== Problem ==
Only one stretch of the records below is wanted: the lines from the one holding "body_size: -152" through the one holding "var lynt_country = 'US';". Return it exactly, both ends included.

Data entries:
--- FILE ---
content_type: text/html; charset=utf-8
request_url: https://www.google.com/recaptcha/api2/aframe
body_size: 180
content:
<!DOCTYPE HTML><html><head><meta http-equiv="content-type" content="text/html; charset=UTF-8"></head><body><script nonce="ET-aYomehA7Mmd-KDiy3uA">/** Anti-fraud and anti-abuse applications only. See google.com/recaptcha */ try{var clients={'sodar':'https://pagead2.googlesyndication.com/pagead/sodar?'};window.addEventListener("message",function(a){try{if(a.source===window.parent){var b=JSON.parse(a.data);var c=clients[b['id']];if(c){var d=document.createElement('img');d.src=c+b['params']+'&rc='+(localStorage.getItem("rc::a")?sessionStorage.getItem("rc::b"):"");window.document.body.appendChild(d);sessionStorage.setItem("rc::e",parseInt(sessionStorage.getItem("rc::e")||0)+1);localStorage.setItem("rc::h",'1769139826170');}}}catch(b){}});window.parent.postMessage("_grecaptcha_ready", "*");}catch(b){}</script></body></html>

==

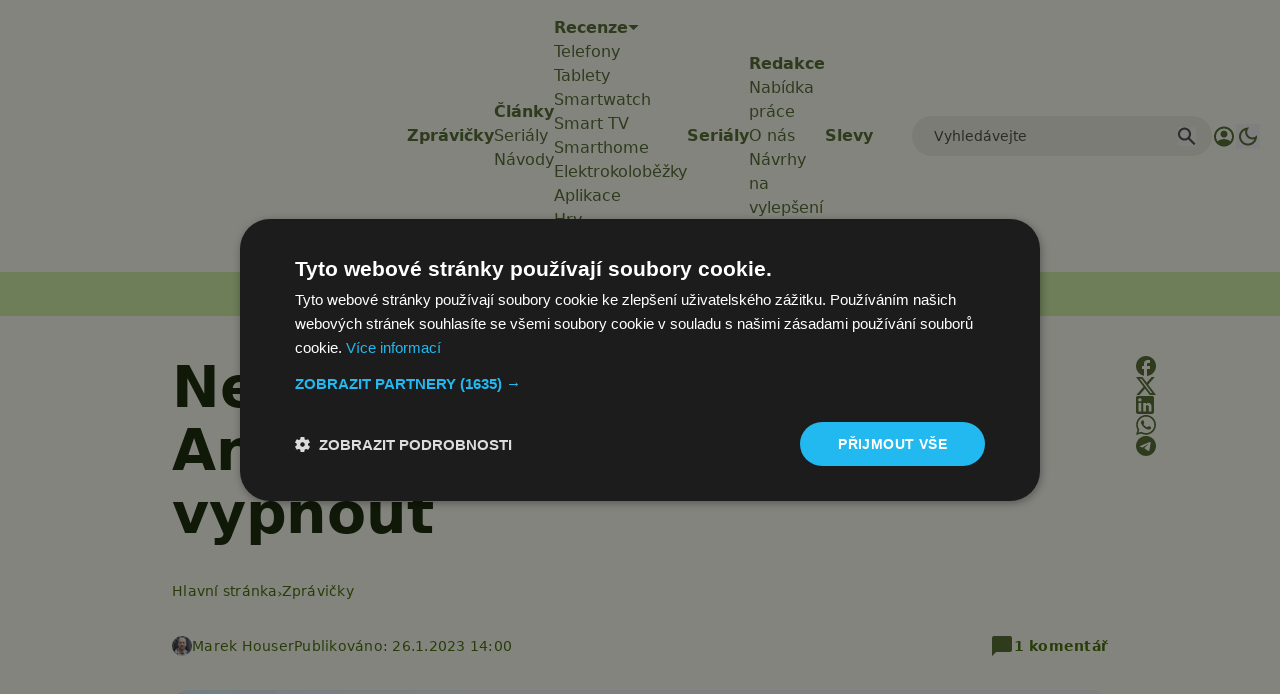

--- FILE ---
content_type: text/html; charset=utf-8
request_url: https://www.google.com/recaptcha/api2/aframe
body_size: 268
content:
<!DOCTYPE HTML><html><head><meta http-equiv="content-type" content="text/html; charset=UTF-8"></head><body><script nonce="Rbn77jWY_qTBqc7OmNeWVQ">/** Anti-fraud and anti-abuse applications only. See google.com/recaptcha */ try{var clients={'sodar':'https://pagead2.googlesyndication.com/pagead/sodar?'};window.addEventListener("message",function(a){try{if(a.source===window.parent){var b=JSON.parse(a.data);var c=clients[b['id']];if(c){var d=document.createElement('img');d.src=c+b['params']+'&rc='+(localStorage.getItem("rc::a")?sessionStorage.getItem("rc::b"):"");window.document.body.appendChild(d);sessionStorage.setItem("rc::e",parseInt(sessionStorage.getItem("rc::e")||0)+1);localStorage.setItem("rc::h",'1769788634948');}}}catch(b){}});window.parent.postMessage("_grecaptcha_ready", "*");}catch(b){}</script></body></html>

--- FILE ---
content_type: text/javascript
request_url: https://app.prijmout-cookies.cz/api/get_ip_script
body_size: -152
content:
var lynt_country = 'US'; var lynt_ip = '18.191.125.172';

== Expected answer ==
body_size: -152
content:
var lynt_country = 'US'; var lynt_ip = '18.191.125.172';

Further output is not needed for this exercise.